Humans and alien exiles must cooperate and mount a defense of Earth when hostile forces penetrate the solar system.
Wood (The Hoo-Lii Chronicles, 2019, etc.) concludes his Clash of the Aliens pentalogy with a military-diplomatic sci-fi novel. Newbies beware: Readers are presumed to be intimate with all four earlier volumes. Humanity has rebounded from a global nuclear war as spacefarers, thanks to hardworking survivors like Cleveland-area engineer Taylor MacPherson and timely technology copied from the Qu’uda, a salamanderlike, advanced alien race. Their stratified, xenophobic society led an interstellar exploratory team to abandon part of a Qu’uda expedition on semi-anarchic Earth. But more visitors have arrived—the insectoid Hoo-Lii, a hivelike matriarchy, personified by the imperious queen Suh-Joh. When her battle-damaged scout craft was welcomed without violence by Earth in previous narratives, Suh-Joh’s cultural point of view led her to the conclusion that the natives were unconditionally submitting to her as “new servants.” But there are far worse first contact problems. Suh-Joh is pursued under a death sentence by her fellow Hoo-Lii as a dangerous “heretic” and armadas of warships from their home world are on an attack vector for Earth. Meanwhile, MacPherson and his allies in the Space Force are under siege by homegrown political hacks. Backed by Chinese imperialist warlords who parrot Maoist propaganda of yesteryear, they are trying to force MacPherson and his pragmatic pals (human and alien) out of power. In this fast-paced, lively, and enjoyable finale, Wood offers a wide array of intrigues, battles, and retreats. MacPherson and numerous resourceful supporting characters whom series followers have come to know tend to blur in the whirlwind, and some significant names just seem to drop out altogether (or are killed in action without comment).
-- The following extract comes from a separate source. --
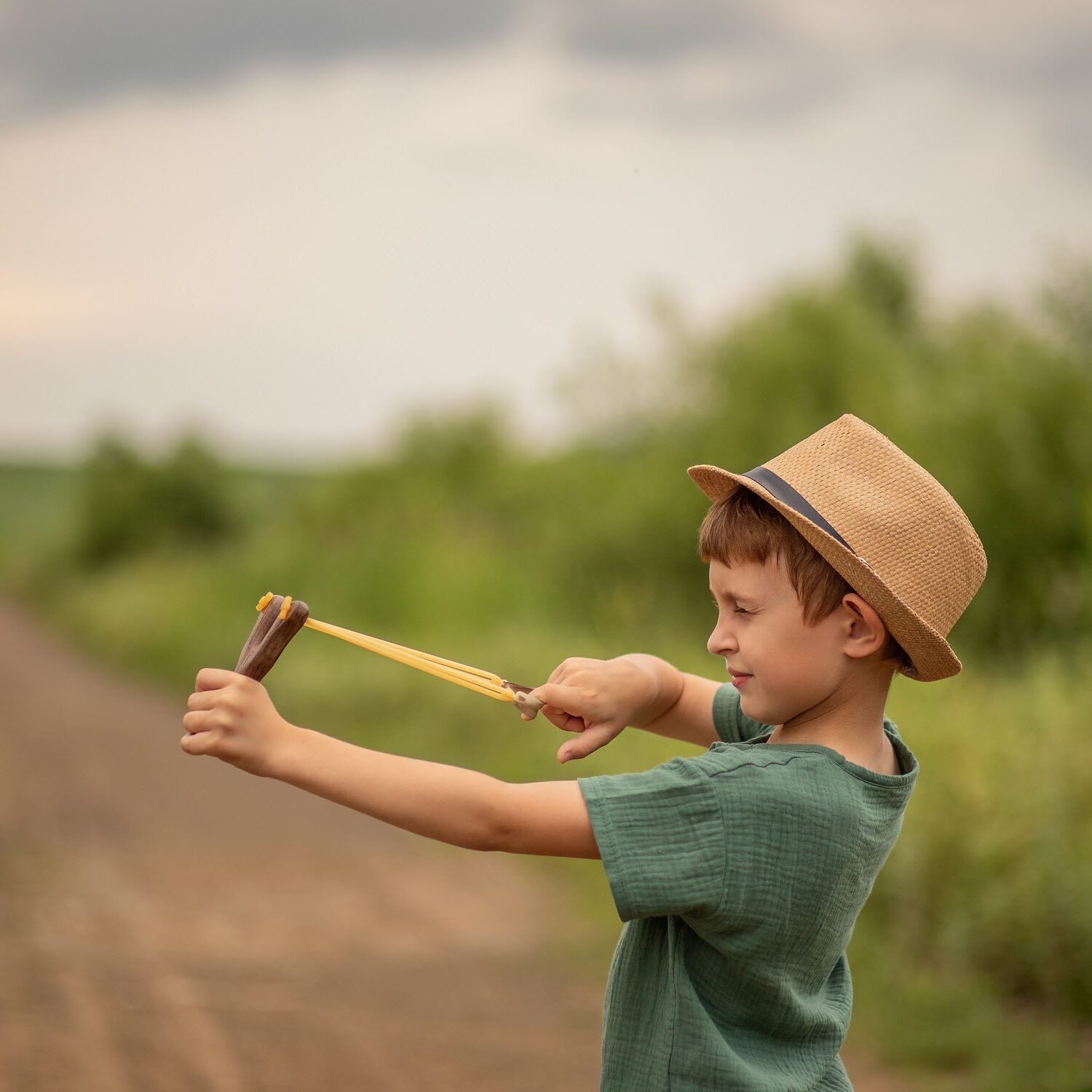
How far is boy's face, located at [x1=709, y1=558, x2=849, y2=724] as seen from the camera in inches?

But the author finds the breathing space—just barely—to deftly convey through various ET and human dialogues the bewilderment and ultimate Starfleet/Federation-esque good sense shown by three vastly different intelligent species learning to get along, despite their disagreements and misunderstandings.
A satisfying wrap-up to a multispecies sci-fi saga that delivers plenty of aliens and clashes.